- Assignment -
Please return the listing exactly, line for line.

*** Opening of Input for this task ***

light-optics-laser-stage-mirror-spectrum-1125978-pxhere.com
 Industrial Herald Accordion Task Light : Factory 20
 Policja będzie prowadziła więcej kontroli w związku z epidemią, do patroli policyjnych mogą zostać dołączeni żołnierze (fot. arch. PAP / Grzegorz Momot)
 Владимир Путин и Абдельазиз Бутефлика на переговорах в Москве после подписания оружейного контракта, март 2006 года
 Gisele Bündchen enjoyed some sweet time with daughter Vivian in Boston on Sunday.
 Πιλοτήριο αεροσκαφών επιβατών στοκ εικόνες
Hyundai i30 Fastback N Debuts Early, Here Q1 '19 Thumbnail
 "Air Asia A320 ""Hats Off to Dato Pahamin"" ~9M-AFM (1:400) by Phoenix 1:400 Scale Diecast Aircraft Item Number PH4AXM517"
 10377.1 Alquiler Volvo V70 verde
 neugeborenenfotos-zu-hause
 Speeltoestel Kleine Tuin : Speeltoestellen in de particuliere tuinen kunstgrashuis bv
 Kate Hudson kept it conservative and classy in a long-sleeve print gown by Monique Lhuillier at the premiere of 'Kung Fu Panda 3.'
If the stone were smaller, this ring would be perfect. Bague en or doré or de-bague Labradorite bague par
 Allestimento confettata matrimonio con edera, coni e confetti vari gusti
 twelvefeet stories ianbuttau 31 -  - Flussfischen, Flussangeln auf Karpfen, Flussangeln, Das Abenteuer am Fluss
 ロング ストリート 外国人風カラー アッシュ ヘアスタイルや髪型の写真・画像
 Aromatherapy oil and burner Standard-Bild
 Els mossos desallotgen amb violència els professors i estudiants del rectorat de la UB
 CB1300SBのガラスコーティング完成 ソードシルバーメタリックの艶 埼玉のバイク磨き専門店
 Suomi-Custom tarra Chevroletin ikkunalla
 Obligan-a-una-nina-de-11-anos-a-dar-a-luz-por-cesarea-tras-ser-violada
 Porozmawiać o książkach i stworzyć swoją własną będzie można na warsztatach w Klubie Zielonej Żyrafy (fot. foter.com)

*** Close of Input for this task ***

- Written answer -
light-optics-laser-stage-mirror-spectrum-1125978-pxhere.com
 Industrial Herald Accordion Task Light : Factory 20
 Policja będzie prowadziła więcej kontroli w związku z epidemią, do patroli policyjnych mogą zostać dołączeni żołnierze (fot. arch. PAP / Grzegorz Momot)
 Владимир Путин и Абдельазиз Бутефлика на переговорах в Москве после подписания оружейного контракта, март 2006 года
 Gisele Bündchen enjoyed some sweet time with daughter Vivian in Boston on Sunday.
 Πιλοτήριο αεροσκαφών επιβατών στοκ εικόνες
Hyundai i30 Fastback N Debuts Early, Here Q1 '19 Thumbnail
 "Air Asia A320 ""Hats Off to Dato Pahamin"" ~9M-AFM (1:400) by Phoenix 1:400 Scale Diecast Aircraft Item Number PH4AXM517"
 10377.1 Alquiler Volvo V70 verde
 neugeborenenfotos-zu-hause
 Speeltoestel Kleine Tuin : Speeltoestellen in de particuliere tuinen kunstgrashuis bv
 Kate Hudson kept it conservative and classy in a long-sleeve print gown by Monique Lhuillier at the premiere of 'Kung Fu Panda 3.'
If the stone were smaller, this ring would be perfect. Bague en or doré or de-bague Labradorite bague par
 Allestimento confettata matrimonio con edera, coni e confetti vari gusti
 twelvefeet stories ianbuttau 31 -  - Flussfischen, Flussangeln auf Karpfen, Flussangeln, Das Abenteuer am Fluss
 ロング ストリート 外国人風カラー アッシュ ヘアスタイルや髪型の写真・画像
 Aromatherapy oil and burner Standard-Bild
 Els mossos desallotgen amb violència els professors i estudiants del rectorat de la UB
 CB1300SBのガラスコーティング完成 ソードシルバーメタリックの艶 埼玉のバイク磨き専門店
 Suomi-Custom tarra Chevroletin ikkunalla
 Obligan-a-una-nina-de-11-anos-a-dar-a-luz-por-cesarea-tras-ser-violada
 Porozmawiać o książkach i stworzyć swoją własną będzie można na warsztatach w Klubie Zielonej Żyrafy (fot. foter.com)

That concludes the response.